__Requirement__.
Below is a block of entries; repeat exactly the lines starting at the line that contains "school smart non" and ending at the line that contains "Essential Yoga Asanas In Hindi Photos", both included.

__Input data__.

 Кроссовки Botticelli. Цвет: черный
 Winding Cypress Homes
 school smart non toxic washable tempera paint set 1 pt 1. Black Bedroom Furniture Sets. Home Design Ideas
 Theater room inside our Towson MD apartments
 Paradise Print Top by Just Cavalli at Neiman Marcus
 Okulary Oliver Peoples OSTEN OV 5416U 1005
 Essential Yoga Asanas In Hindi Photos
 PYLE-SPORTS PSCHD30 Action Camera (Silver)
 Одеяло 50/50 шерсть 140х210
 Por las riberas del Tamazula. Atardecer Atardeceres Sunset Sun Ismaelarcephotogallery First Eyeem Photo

...

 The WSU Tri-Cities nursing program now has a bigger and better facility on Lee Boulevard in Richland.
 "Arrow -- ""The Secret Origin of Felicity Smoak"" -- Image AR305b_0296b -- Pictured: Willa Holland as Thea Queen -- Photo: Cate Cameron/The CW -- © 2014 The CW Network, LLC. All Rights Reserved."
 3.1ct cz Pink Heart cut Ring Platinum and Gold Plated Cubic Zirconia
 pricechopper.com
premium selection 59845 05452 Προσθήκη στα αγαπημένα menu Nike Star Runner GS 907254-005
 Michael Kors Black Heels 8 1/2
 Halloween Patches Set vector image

__Solution to the problem__.
 school smart non toxic washable tempera paint set 1 pt 1. Black Bedroom Furniture Sets. Home Design Ideas
 Theater room inside our Towson MD apartments
 Paradise Print Top by Just Cavalli at Neiman Marcus
 Okulary Oliver Peoples OSTEN OV 5416U 1005
 Essential Yoga Asanas In Hindi Photos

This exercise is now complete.